1729-1737: Smith entra para a Burgh School of Kirkcaldy, atual Kirkcaldy High School, uma das escolas mais prestigiosas da época, dirigida pelo professor David Miller, muito conceituado na Escócia e alhures.  Diz o biógrafo francês Albert Delatour, Adam Smith, sa vie, ses travaux et doctrine, sobre esse período:
Desde essa época ele se fez notar por sua memória prodigiosa, servida por uma autêntica paixão pela leitura, que o fazia consagrar desde já aos estudos os seus períodos de recreação, sem nunca se misturar aos seus colegas [sintoma de certa sociopatia, por razões óbvias, se considerarmos o seu histórico anterior e exclusivo de “filhinho da mamãe”]; por outro lado, a sua compleição delicada afastou-o dos exercícios violentos e o colocou numa situação de inferioridade permanente aos olhos de seus colegas. Ele passava o tempo a ler, observar e refletir. Também adquiriu o hábito muito acintoso de falar sozinho, e de ficar distraído, mesmo quando acompanhado, singularidades que só se agravaram com o passar dos anos, e que davam um aspecto por vezes bizarro à sua fisionomia. E, no entanto, seus companheiros “pegavam pouco no seu pé” [bullying], uma vez que ele se mostrava sempre bom, generoso e prestativo, de sorte que seus colegas lhe queriam bem e poupavam-no de suas brincadeiras e sarcasmos, próprios desse período e à rude disciplina das escolas da época” (tradução livre).
Dessa excentricidade de Smith sobraram alguns relatos simplesmente memoráveis, descritos por R. L. Heibroner, Introdução à história das ideias econômicas. Um vez, já famoso, seguia na companhia de um amigo, em uma franca conversação quando uma sentinela de um prédio público, em frente, desceu uma escadaria, o cumprimentou e deu meia volta; para surpresa do interlocutor Smith seguiu o soldado marchando logo atrás, ao chegar no cimo da escadaria brandiu a bengala como se fosse uma espada, desceu a escadaria e retomou a conversa de onde havia parado; suas roupas eram despropositadamente coloridas.
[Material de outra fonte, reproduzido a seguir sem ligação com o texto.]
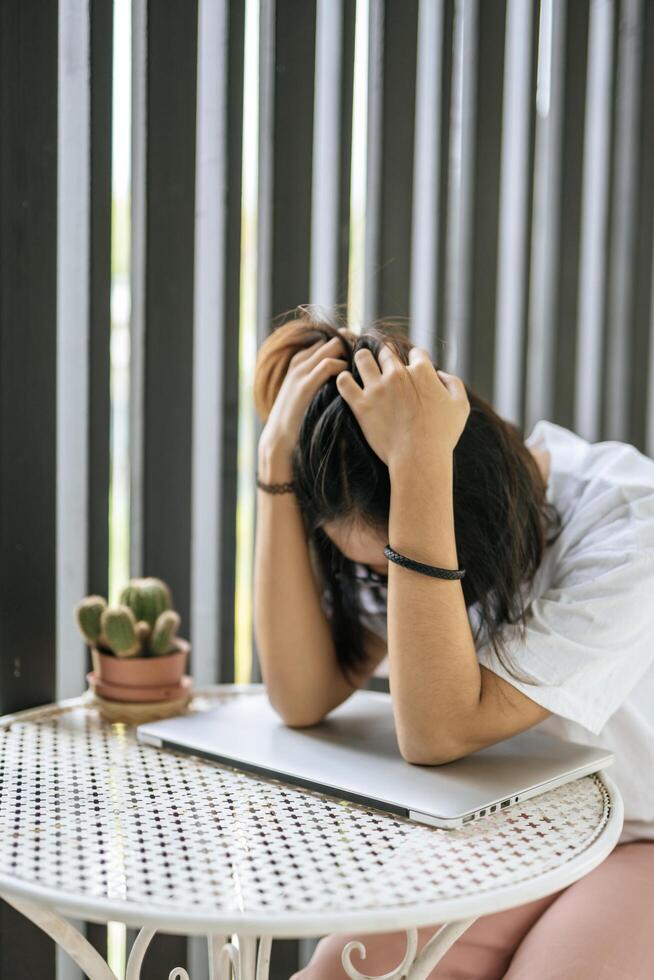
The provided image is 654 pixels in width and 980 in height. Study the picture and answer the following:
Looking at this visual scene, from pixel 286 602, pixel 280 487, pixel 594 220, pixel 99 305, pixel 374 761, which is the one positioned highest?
pixel 594 220

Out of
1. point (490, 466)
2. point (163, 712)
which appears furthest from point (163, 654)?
point (490, 466)

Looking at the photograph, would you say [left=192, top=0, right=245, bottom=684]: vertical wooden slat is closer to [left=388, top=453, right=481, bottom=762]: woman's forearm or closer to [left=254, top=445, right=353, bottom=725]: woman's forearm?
[left=254, top=445, right=353, bottom=725]: woman's forearm

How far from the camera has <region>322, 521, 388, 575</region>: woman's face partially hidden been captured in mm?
1039

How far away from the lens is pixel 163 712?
1.19 m

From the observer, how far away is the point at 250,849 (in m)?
0.80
Na Wikipedia, em inglês, lê-se: “Era acometido de feitiços ocasionais e doenças imaginárias. Guardavas seus livros e papeis em altas pilhas no seu escritório [ao invés de usar estantes]. Conforme uma história, ele levou o importante político inglês Charles Towshend [1725-1767] a um curtume fabril, para lhe mostrar as vantagens do livre-comércio, quando no meio de uma exposição caiu dentro de um tonel de tanino [que ficava rés ao chão], sendo necessária a ajuda dos empregados para retirá-lo de lá Certa vez ele pôs, sem perceber, pão e manteiga dentro de um bule de chá, e depois disse que aquele fora o pior chá que ele já tomara. Certa vez ele saiu só de camisola de sua casa, e caminhou distraído, conversando consigo mesmo, até várias milhas fora da cidade, quando o sino de uma igreja o despertou para a realidade... [era dominado por temores fúteis], James Boswell [1740-1795], seu aluno na Universidade de Glasgow... disse que ele evitava falar de suas ideias em público com receio que diminuísse a venda de seus livros, e por isso era uma companhia muito desinteressante... Ele teria dito: “não vejo nenhuma beleza em mim, exceto em meus livros” (tradução livre). Usava roupas coloridas, bem chamativas, e recusava-se invariavelmente a posar para retratos, por isso são poucas as imagens que sobraram dele, a maioria feita de memória pelos artistas.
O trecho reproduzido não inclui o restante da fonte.